During the post WWII era the International Hoplology Society ("IHS") was established by Major Donn F. Draeger (USMC Ret.) to study the evolution and development of human combative behavior. Draeger had prior research and personal experience of classical fighting systems. Draeger's student and colleague, Hunter B. Armstrong, went on to carry on Draeger's project as director of IHS. He continues closely with military and law enforcement, and has been central to the most recent recreation of the Marine Corps Martial Arts Program (MCMAP). Also, during this time working with Basil Richardson of the Victoria and Albert Museum, Roald Knutsen's wrote "Japanese Spear: Polearms and Their Use in Old Japan" (1963).
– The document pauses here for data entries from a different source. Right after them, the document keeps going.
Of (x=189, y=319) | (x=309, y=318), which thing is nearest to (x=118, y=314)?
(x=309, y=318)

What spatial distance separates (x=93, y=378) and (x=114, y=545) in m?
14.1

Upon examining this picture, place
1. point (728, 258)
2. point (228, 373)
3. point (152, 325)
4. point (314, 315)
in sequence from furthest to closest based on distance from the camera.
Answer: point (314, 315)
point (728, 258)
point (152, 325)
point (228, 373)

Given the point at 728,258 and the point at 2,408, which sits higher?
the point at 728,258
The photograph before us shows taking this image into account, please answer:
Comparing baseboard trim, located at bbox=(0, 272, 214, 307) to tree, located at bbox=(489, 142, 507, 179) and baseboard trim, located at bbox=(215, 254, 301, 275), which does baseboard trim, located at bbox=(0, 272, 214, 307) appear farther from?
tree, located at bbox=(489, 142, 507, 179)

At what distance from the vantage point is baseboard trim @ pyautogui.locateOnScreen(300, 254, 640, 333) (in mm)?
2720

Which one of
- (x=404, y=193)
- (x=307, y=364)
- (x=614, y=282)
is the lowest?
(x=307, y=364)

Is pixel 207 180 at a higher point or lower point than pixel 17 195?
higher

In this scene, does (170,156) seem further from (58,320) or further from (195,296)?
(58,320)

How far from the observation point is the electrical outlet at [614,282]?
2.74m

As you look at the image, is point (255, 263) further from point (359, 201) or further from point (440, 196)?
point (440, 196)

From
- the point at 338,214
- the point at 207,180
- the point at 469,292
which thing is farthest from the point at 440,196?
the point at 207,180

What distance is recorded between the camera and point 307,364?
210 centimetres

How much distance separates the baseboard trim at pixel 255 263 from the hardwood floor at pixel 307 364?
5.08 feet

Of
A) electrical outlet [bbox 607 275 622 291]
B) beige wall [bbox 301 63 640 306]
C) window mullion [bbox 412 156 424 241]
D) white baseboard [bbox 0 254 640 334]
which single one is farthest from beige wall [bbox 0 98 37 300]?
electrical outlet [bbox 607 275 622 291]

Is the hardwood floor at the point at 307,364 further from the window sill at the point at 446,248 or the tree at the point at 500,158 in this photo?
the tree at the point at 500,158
Here he not only described the morphology of these weapons but explored how they were used by different schools or “ryu.”.[5]
During the 1970s, The Republic of China began a number of academically based (and often government funded) investigations into several folk combat traditions. One drawback to many of these works is that they have yet to be translated in English, limiting the exposure of their findings. In other cases, they were inspired by ethno-nationalist or ideological considerations and no real effort has been made to engage with the growing international literature on Martial Arts Studies.
Major expeditions
Malinowski, Bronislaw. 1914–1918: Trobriand Islands. An alien enemy on allied land, Malinowski engaged in long-term research of Trobiand culture including warfare, raiding, inter-village conflict and war – magic.
Banks, E. 1930s (est.). Sarawak Island, Indonesia. Research on weapons of the inhabitants of Sarawak.
Draeger, Donn. 1979. Sumatra, Draeger and his team visited the island of Sumatra. While visiting the Aceh tribe there, it appears that the entire group was somehow poisoned, perhaps deliberately.[6]
Hoplology (as professed by Draeger-IHS) has three main research areas: technological, functional, and behavioral.[citation needed]
There are three IHS axioms in hoplological studies.[3]
A variation on the pragmatics of hoplological understanding is found in theatrical representations of combat.[7]
The Draeger-IHS hoplological view on violence: The entrenched nature of violence in human behavior is generally well understood. The skill and potential of deadly aggression is something within human genetics which predisposes humans to violent behavior. However, the genetics that predispose humans to violence is highly influenced by environmental factors. Humans will only tap into their violent potential once the need has arisen. Human genetics have developed an on-off switch in the brain. On the on side "…the fighting activity itself is stimulated by individual and communal thrill, enjoyment in the competitive exercise of spiritual and physical faculties, and even cruelty, blood lust, and killing ecstasy." (Gat 2006) On the off-side violence is deterred away by emotions through fear, revulsion at violence and bloodshed, physical fatigue, compassion, and spirituality. So if the environmental factors that cause a man to be violent are present, then he will be violent. If the environmental factors that cause a man to be violent are not present, he will abstain and deter violence.[8]